The present data were expressed as the means of triplicate assays ± SD (standard deviation). The significance values of the difference between the averages were deemed using ANOVA and GraphPad Prism 7 software. The averages of the investigated data were compared using the Holm Sidak Test. Statistically, a significant difference was considered at p < 0.05.

3. Results and Discussion

3.1. Extraction Yield and Fractionation of Natural Organic Compounds from Stipa tenacissima L. Extract

The yield of the extract obtained from Stipa tenacissima L. after the maceration with methanol was 8.2%. Fractionation of the organic extract of Stipa tenacissima L. produced four fractions: F1, F2, F3, and F4, with yields of 53%, 2.9%, 3%, and 3.5%, respectively. Analysis of variance used for statistical purposes showed no significant difference between fractions F2, F3, and F4 concerning the extraction yield (p > 0.05). However, a significant difference was observed between F1 and F2, F3, and F4 (p *** < 0.05).

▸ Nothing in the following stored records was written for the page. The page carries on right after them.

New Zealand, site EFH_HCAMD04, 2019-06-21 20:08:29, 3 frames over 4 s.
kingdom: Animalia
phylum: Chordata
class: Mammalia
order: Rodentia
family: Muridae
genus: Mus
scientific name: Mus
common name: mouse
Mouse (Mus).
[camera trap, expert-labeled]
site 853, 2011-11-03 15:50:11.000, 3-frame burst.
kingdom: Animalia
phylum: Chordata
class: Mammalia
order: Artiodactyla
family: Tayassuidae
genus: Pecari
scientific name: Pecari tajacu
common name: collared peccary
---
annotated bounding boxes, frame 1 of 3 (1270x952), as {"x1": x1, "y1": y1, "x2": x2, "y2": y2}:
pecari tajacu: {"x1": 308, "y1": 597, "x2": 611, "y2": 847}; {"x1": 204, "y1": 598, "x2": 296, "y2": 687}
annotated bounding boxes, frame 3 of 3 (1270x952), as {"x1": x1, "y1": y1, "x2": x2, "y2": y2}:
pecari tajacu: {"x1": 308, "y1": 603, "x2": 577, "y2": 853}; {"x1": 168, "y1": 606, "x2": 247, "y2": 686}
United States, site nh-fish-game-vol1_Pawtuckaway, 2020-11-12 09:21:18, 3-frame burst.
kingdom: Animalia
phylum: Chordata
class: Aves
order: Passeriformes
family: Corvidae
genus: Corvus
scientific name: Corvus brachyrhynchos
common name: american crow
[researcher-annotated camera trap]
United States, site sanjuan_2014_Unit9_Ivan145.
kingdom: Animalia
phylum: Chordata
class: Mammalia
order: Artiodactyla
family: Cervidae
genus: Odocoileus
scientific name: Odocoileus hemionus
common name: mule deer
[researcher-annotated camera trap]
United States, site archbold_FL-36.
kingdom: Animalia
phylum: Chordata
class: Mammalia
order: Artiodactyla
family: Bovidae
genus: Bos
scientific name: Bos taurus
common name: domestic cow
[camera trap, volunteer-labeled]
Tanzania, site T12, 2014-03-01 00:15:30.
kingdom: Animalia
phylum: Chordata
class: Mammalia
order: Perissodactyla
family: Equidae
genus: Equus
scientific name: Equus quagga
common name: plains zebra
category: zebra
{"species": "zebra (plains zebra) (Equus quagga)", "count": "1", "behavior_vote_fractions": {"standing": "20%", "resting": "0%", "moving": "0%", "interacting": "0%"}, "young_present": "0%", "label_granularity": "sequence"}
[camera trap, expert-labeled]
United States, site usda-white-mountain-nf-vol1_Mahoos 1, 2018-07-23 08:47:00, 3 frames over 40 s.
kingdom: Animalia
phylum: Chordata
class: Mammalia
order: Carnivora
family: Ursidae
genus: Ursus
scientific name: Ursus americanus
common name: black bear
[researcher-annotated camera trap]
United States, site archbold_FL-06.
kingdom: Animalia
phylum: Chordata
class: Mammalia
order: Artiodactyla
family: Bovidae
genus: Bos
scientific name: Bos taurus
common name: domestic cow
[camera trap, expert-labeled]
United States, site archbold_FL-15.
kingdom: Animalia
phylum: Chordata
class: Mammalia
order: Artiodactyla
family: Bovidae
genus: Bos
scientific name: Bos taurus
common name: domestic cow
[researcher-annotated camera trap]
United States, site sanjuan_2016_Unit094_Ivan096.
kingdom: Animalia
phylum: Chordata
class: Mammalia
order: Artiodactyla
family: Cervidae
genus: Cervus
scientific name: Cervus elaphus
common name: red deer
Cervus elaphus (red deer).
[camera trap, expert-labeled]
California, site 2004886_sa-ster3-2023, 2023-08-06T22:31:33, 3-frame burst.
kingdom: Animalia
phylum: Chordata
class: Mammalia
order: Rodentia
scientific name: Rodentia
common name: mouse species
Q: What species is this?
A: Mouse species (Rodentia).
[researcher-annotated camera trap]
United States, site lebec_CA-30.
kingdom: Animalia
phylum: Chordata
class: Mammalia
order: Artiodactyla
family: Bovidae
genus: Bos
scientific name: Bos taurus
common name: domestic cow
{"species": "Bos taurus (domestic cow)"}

3.2. Determination of Total Phenolic Compounds

The results of the total phenolic compounds contained in the isolated fractions F1, F2, F3, and F4 are summarized in Table 1, where the total phenolic content is expressed in gallic acid (GA) equivalent per 100 g of dry extract. The phytochemical analysis revealed the presence of phenolic compounds in the four evaluated fractions. As reported in Table 1, F3 and F4 fractions showed high phenolic content (31.790 ± 0.008 and 31.2600 ± 0.0005 g GA/100 g, respectively) when compared to F1 and F2 fractions (5.530 ± 0.003 and 18.120 ± 0.005 g GA/100 g, respectively). Regarding the total polyphenolic content, the statistical analysis showed no significant difference between fractions F3 and F4 (p > 0.05). However, a significant difference was observed between fraction F1 and fractions F2, F3, and F4 (p ** < 0.05).
The phenolic compounds are the major active classes responsible for antioxidant properties [13]. In the last few decades, research for natural antioxidant substances has become interesting, owing to their role in the protection of health. In this sense, polyphenols have been widely reported to have great antioxidant potential, along with radical scavenging ability [23].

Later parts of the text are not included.